The reason why Taijin Kyofusho is so relatively common in Japan and Korea, and has in fact led to its consideration as a culture-dependent syndrome, is due to the type of thinking and mentality peculiar to those cultures. In fact, a greater prevalence has been observed in collectivist cultures such as those already mentioned, since there is a much greater tendency in them than in individualist ones to generate personal identity based on social consideration.

It can also be derived from the high level of social demands maintained by societies such as Japan’s, with very high demands and expectations for all its citizens.


Taijin kyofusho is a phobic-type problem that, like all other phobias, can be treated.

First it would be necessary to analyze which stimuli generate fear, the meaning that the subject gives to it, when the phobia originated and why the person believes that it appeared. It would also be necessary to assess the contexts in which it usually appears, if there are some in which it does not and the difficulties it generates in the person’s daily life. Also, what importance is given to socialization, what it would imply to be a nuisance to others or why they think it could be so.

Once this is done, one of the most common therapies is exposure therapy , in which the subject is gradually and gradually exposed to a series of situations in order to cope with the anxiety. In the first place, a hierarchy of exposures would be made together with the patient and little by little the exposures would be made, each item being made until in at least two successive exposures the anxiety is significantly reduced before moving on to the next.
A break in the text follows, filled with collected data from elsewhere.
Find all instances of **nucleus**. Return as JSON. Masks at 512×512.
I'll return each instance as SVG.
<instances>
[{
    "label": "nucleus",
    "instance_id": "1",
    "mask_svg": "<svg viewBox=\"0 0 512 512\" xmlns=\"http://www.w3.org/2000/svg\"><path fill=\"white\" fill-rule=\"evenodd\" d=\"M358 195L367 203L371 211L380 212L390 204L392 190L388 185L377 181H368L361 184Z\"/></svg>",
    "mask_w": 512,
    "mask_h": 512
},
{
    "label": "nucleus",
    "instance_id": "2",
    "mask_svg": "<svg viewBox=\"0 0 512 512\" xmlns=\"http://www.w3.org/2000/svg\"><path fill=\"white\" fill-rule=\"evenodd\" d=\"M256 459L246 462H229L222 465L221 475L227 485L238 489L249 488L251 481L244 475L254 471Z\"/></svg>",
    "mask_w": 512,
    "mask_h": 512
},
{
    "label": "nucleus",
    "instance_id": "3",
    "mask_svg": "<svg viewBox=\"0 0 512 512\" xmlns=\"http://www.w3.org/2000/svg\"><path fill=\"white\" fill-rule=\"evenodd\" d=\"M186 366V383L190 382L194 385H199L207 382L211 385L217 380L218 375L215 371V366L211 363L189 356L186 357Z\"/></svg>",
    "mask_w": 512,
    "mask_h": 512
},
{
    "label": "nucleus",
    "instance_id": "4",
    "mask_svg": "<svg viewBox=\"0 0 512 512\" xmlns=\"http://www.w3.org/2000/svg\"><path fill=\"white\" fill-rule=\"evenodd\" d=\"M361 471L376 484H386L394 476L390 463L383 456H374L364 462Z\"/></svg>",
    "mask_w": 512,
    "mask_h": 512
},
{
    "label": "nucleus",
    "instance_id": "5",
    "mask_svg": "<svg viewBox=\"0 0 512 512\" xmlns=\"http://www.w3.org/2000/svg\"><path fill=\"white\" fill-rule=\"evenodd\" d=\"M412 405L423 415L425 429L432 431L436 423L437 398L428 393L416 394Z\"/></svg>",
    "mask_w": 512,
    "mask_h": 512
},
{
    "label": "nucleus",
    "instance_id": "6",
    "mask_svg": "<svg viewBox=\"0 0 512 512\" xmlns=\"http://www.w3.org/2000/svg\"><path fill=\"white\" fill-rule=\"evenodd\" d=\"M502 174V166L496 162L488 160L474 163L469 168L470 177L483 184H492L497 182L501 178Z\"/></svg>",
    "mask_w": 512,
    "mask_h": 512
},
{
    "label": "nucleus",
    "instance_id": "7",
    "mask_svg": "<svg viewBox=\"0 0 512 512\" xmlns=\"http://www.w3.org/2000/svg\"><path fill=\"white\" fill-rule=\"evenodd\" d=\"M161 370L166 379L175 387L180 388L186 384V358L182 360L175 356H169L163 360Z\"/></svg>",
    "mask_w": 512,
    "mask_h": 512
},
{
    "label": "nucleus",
In parallel, one could work on the set of beliefs regarding oneself, society or the way to interact with it through techniques such as cognitive restructuring. The objective would be to generate interpretations of reality that are more adaptive than the original ones, linked to the idea of the negative effects of one’s presence on others. It would also be necessary to try to reduce the self-demanding and the importance given to the expectations that are considered to be held about us.

In severe cases, drug treatment may be needed to reduce the level of anxiety while learning to manage it.

Bibliographic references:

  • Suzuki, K., Takei, N., Kawai, M., Minabe, Y. and Mori, N. (2003). Is Taijin Kyofusho a Culture-Bound Syndrome? The American Journals office Psychiatry.
  • Takahaski, T. (1989). Social phobia syndrome in Japan. Compr Psychiatry, 30: 45-52.
  • Vriends, N., Pfaltz, M.C., Novianti, P. & Hadiyono, J. (2013). Taijin Kyofusho and Social Anxiety and Their Clinical Relevance in Indonesia and Switzerland. Front Psychol. 2013; 4: 3.